Kerja sama ini telah berlangsung sejak November 2018 sebagai tindak lanjut dari kesepakatan antara Presiden Republik Indonesia Joko Widodo dan Perdana Menteri Singapura Lee Hsien Loong untuk terus mendukung stabilitas moneter dan keuangan di kedua negara di tengah berlanjutnya upaya pemulihan dari pandemi Covid-19.
Demikian disebutkan dalam keterangan resmi dari BI yang disampaikan Direktur Eksekutif Departemen Komunikasi BI, Erwin Haryono dikutip dari laman resminya, Jumat (5/11/2021).
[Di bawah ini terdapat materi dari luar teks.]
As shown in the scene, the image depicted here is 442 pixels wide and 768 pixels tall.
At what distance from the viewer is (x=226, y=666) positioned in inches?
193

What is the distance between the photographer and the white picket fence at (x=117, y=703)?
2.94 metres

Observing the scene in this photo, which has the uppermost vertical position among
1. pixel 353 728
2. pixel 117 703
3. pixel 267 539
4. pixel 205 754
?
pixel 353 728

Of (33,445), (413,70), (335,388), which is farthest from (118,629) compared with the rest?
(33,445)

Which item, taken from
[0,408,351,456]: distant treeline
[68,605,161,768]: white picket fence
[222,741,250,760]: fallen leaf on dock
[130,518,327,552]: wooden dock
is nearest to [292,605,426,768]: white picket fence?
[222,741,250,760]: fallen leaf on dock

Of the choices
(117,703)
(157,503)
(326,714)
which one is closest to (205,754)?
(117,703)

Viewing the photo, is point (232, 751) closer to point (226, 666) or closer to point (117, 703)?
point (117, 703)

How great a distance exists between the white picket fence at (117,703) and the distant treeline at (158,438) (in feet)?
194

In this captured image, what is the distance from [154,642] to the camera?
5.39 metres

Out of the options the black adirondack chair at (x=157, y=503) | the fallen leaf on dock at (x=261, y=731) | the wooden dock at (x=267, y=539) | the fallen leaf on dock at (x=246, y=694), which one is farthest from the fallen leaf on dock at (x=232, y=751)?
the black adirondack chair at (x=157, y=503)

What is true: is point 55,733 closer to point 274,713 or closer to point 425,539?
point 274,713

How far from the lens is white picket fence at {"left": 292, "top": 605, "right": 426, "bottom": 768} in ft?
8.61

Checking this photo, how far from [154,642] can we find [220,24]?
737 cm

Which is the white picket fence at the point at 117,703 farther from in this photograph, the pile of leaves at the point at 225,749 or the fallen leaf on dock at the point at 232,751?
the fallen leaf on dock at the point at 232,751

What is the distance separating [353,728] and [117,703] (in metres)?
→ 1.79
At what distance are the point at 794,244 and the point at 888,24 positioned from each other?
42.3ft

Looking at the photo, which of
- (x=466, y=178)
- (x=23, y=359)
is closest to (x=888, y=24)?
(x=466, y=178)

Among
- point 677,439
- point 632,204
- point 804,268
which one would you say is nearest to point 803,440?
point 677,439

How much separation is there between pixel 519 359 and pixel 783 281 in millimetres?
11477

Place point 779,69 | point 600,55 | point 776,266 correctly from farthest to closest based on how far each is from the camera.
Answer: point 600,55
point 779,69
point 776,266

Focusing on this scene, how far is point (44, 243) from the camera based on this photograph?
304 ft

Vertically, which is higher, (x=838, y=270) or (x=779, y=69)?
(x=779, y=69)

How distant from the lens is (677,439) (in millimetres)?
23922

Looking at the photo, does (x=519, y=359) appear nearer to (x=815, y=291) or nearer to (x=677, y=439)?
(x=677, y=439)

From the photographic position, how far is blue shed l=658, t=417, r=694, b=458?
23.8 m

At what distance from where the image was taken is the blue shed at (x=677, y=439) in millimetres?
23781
Dalam kerja sama ini terdiri atas dua kesepakatan, yaitu: pertama, Local Currency Bilateral Swap Agreement (LCBSA) yang memungkinkan dilakukannya pertukaran mata uang lokal antara kedua bank sentral hingga senilai 9,5 miliar dolar Singapura atau Rp100 triliun (ekuivalen sekitar 7 miliar dolar AS).
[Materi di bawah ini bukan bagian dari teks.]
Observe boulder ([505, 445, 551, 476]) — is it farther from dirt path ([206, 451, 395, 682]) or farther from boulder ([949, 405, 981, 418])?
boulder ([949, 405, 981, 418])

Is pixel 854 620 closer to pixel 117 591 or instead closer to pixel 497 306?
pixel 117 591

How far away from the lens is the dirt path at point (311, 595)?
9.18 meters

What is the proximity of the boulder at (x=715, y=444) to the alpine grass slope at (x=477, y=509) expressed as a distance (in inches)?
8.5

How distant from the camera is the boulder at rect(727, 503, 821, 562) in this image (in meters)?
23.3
Dan kedua, Bilateral Repo Line (BRL), yang memungkinkan dilakukannya transaksi repo antara kedua bank sentral untuk mendapatkan likuiditas dalam Dolar AS hingga senilai 3 miliar dolar AS dengan menjaminkan obligasi pemerintah yang diterbitkan oleh negara-negara G3 (Amerika Serikat, Jepang, dan Jerman) yang dimiliki oleh kedua bank sentral.
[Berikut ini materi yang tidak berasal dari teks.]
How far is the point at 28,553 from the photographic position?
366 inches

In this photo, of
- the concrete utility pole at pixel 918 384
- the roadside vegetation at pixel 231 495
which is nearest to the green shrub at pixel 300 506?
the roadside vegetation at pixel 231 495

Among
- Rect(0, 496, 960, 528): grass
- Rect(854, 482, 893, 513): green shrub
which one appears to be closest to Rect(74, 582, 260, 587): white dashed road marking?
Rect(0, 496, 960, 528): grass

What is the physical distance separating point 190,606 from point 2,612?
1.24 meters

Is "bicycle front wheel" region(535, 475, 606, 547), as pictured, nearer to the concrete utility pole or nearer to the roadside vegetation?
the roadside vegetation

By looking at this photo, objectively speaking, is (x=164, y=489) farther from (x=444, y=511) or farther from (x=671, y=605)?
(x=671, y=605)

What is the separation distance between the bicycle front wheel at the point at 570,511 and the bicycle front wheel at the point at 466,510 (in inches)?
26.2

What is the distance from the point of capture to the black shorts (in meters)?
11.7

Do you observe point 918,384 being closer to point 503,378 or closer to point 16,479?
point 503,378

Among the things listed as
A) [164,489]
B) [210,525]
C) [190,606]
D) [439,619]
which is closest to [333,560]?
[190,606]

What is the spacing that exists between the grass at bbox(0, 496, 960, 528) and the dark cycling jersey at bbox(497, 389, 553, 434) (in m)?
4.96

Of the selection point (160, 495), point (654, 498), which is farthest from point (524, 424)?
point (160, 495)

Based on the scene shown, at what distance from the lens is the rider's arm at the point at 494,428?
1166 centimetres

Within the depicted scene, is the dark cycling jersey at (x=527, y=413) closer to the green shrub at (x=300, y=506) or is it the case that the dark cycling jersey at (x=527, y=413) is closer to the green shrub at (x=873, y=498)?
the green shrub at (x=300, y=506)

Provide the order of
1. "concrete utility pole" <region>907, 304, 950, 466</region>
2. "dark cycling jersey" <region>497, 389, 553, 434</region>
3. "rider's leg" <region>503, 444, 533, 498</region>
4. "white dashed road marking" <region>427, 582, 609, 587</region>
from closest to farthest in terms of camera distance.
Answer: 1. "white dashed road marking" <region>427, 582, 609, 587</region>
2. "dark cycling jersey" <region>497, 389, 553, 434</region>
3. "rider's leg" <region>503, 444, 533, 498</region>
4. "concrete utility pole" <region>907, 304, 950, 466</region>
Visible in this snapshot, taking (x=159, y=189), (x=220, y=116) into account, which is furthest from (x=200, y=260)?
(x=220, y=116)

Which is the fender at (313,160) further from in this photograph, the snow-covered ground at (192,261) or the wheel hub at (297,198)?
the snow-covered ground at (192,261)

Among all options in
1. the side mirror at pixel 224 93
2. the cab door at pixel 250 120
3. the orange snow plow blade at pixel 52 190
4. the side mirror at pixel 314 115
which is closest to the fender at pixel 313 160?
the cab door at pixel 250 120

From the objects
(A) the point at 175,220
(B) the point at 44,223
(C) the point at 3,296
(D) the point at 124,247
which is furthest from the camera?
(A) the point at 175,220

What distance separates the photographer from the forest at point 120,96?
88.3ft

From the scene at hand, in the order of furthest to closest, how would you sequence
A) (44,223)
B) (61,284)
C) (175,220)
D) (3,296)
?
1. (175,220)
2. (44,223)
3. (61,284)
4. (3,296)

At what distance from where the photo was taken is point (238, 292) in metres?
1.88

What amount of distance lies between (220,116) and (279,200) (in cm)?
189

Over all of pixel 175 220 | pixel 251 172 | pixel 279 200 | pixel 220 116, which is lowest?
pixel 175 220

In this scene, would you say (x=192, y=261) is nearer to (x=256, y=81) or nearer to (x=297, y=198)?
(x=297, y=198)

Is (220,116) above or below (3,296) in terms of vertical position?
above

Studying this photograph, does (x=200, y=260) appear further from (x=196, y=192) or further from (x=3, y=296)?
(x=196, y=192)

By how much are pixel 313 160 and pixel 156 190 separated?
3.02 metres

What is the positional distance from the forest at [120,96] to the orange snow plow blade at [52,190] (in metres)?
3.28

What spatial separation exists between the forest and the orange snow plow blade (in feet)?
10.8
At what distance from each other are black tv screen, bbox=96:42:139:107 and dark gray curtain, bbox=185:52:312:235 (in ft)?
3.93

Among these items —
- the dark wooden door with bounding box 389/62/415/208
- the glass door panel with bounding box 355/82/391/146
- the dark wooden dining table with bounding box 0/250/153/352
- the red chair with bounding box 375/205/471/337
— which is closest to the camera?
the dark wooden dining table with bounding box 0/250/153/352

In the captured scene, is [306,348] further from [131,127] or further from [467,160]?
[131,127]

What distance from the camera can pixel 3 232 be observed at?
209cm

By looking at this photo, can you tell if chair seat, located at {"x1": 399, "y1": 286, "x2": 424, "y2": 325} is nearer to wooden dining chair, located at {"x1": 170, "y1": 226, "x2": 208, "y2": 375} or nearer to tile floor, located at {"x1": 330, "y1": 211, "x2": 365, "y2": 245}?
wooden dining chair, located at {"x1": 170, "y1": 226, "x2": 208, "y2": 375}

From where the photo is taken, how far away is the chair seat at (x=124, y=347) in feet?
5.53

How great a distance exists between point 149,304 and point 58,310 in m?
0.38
“Kerja sama ini telah diperpanjang setiap tahun, terakhir pada November 2020. Kesepakatan perpanjangan yang ketiga ini semakin menunjukkan komitmen BI dan MAS untuk tetap saling mendukung dalam rangka membangun kepercayaan terhadap kondisi perekonomian di masing-masing negara,” tandas Erwin.